With an uncomfortable heave Kattar stood and reached for the harness, struggling a little to secure himself, uncaring of who might raise him up or where he would be headed. The moment he felt bound safely the harness ascended quickly and steadily, up through the open hatch and into the murky light ahead.

A dark laugh emerged from behind him. The harness drew him fully from beneath as he clenched onto it strongly.

“Don’t worry. I’m empty,” a voice said, a smile in it, a voice he recognised, the voice of the suited man.

Kattar swung around to view the man in his suit, a dead man, or so he’d thought. The suited man sat against the scenery of the hallway, waving his pistol around, showing Kattar that there were no more bullets.

“Anyway, I don’t want you anymore. Our little spat seems petty now, considering what I’ve done.”

The suited man motioned with the pistol, pointing to the opposite end of the scenery hallway. Kattar followed the line to Mr Wayfarer, collapsed face down, pink flesh glistening and sunken, still.

“I know. I’m as surprised as your face is gormless.” The suited man tensed his feeble body, his pallid skin bruised deep down, without his jacket, shirt sleeves rolled up ready to do his job, track marks staining his arms with squid ink. He rolled his eyes back, just like the burned figures with glass pupils.

“I’m sitting exactly where I was when we first met. Isn’t that romantic? You gonna help me this time? You give me your word?” He laughed again, then coughed and swallowed hard.

“Looks like you don’t need my help,” Kattar said, releasing himself from the harness and standing hunched over slightly, eyes darting between the suited man and the porcine corpse of Mr Wayfarer.

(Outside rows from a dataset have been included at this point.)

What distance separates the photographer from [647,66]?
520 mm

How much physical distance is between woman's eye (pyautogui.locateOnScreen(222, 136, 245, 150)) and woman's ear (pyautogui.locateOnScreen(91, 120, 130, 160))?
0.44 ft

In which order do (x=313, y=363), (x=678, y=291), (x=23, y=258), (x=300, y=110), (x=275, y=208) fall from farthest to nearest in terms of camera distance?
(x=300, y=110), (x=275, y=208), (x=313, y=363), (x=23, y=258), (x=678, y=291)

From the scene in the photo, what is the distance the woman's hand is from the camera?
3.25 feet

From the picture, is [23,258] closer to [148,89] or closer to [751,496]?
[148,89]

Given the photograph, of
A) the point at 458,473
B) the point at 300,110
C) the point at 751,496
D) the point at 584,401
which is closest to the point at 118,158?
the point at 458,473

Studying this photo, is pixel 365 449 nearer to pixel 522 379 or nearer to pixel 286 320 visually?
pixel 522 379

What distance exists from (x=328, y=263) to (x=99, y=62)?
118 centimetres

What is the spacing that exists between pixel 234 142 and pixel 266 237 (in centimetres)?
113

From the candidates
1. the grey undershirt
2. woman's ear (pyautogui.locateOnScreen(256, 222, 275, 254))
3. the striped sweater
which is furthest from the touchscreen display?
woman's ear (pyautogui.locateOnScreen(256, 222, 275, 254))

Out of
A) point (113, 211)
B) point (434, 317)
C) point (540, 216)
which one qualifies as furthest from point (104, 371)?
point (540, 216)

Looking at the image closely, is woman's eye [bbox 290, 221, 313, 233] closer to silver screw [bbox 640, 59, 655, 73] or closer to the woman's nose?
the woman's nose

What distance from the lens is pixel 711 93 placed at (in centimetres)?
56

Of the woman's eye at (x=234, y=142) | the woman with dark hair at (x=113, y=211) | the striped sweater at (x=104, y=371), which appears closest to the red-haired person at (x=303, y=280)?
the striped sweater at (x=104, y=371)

“Oh, the Queen’s going to be out for my blood now. She’s worse, if anything. Don’t think she liked Wayfarer much, but he was hers. She won’t like that I’ve ended him, as in her eyes that should’ve been her privilege.”

“I thought I saw you being torn apart.”

The suited man cleared his throat, his head nodding, ready to topple. “We sparred no kidding. He wrestled me but I had some tricks. See, he was newborn, because of the star. All it took was for him to try it on me, the way of the flesh, and I could remake myself, unlike all the others. I’d been watching him, but he hadn’t been watching me back and all I had to do was wait for the right time. In a way, you did keep your word, friend, although you didn’t know it. You busted his world up, unleashing that star as you did, and all that was left was for me to aim real good.” He chuckled. “I knew he’d go straight back to his old ways, wandering this place in a tantrum like a bratty kid. If he’d sat down at the head of the table, usurped the chairman as was possible, then we’d all be kneeling to him without question. Idiot. We are all creatures of habit, are we not?” He dropped the pistol and protectively rubbed his bare forearms.